1972 verschwindet das "Fräulein" aus dem Amtsdeutsch
Eine unverheiratete Frau war lange keine Frau, sondern ein "Fräulein". Am 16. Januar 1972 verschwand die Anrede offiziell aus dem Amtsdeutsch - durch einen Erlass von Hans-Dietrich Genscher (FDP).
Bereits ab 1950 hatten sich im Frauenreferat die Beschwerden von Frauen gehäuft, die nicht mehr als "Fräulein" bezeichnet werden wollten. Die Diskussion über den Begriff spiegelte den Wandel des Frauenbildes und den Ruf nach Gleichberechtigung wider. Denn schon damals war klar, dass Sprache eine große Rolle spielt. Die Anrede "Fräulein" hatte für viele ganz offensichtlich einen abschätzigen Unterton. Denn ledige Männer dagegen wurden nie "Herrlein" genannt, sondern höchstens als "Junggesellen" bezeichnet. In einem Brief des damaligen Landesfrauenausschusses der CDU Niedersachsen an den Bundesinnenminister hieß es: "Da in der Anrede von Männern keine Unterscheidung nach dem Personenstand erfolgt, erscheint die bisherige Behandlung von Frauen auch mit Artikel 3 des Grundgesetzes nicht vereinbar."
Anrede "Fräulein" wird immer stärker abgelehnt
Seit 1955 galt für die Bundesbehörden ein Erlass, wonach jede unverheiratete Frau, die dies wünschte, im "amtlichen Verkehr" als "Frau" zu bezeichnen sei. Dieser Wunsch musste "erkennbar" und aktiv geäußert werden - die Anrede war also keine Selbstverständlichkeit. In den 60er Jahren wurde die Bezeichnung "Fräulein" dann im Rahmen der gesellschaftlichen Veränderungen immer stärker als altmodisch abgelehnt. Das Bundesinnenministerium kündigte deshalb am 16. Februar 1971 auf einer Pressekonferenz mit den führenden Frauenverbänden eine Änderung der amtlichen Regeln an. Der interne Erlassentwurf stellte fest, dass die Bezeichnung "Frau" kein Titel und keine Bezeichnung sei, die "verliehen werden müsste oder könnte".
Letzter behördlicher Vordruck mit "Fräulein" vernichtet
Laut Erlass sollte es im Dienstgebrauch - und damit etwa auch auf Dokumenten und Urkunden - nur noch die Bezeichnungen "Herr" und "Frau" geben. In Umkehrung der bisherigen Vorschrift sollte die Bezeichnung "Fräulein" jetzt nur noch verwendet werden, wenn eine Frau dies explizit wünschte - was durchaus vorkam.

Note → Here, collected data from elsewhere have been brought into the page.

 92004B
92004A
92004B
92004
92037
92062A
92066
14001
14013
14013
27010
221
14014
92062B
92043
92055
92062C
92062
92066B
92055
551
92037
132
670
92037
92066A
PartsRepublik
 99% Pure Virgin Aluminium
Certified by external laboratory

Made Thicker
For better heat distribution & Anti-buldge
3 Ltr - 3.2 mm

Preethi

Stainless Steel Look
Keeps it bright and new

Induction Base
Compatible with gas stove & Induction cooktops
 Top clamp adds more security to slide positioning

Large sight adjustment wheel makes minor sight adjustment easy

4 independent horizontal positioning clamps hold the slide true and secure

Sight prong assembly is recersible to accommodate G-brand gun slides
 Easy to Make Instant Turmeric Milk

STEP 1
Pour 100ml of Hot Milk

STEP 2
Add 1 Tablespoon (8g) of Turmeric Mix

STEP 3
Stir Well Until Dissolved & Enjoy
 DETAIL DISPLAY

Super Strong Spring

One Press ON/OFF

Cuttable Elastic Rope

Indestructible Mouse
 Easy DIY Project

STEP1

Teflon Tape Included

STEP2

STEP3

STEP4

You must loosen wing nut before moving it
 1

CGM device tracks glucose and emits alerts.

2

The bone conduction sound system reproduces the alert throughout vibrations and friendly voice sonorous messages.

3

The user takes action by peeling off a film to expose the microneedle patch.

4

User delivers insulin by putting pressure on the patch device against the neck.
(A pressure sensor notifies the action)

Die Verkündung des Erlasses verzögerte sich allerdings noch um fast ein Jahr - bis zum 16. Januar 1972. Erst dann wurde durch einen Runderlass des damaligen Bundesinnenministers Genscher festgelegt, dass Männer und Frauen in der Anrede nicht unterschiedlich behandelt werden sollten und im behördlichen Sprachgebrauch für jede weibliche Erwachsene die Anrede "Frau" zu verwenden sei. Mitte der siebziger Jahre wurde dann der letzte behördliche Vordruck vernichtet, auf dem ein "Fräulein" vorkam.
Ein wichtiger Schritt zu mehr Gleichberechtigung
Was damals die Diskussion um die Anrede "Fräulein" war, ist heute die Debatte zum Thema gendergerechte Sprache: "Sprache sollte alle Geschlechter berücksichtigen und jeden Menschen gleichwertig und respektvoll einbeziehen", so die aktuelle Bundesfamilienministerin Anne Spiegel (Grüne). Gleichzeitig sei Sprache immer Spiegel gesellschaftlicher Entwicklungen. Und umgekehrt. Auf die heutige Zeit bezogen bedeutet das ihrer Meinung nach, dass eine gendergerechte Sprache ein wichtiger Schritt zu mehr Gleichberechtigung ist. Wichtig sei jedoch auch: "Die Debatte um Gleichberechtigung umfasst viel mehr als nur die Sprache."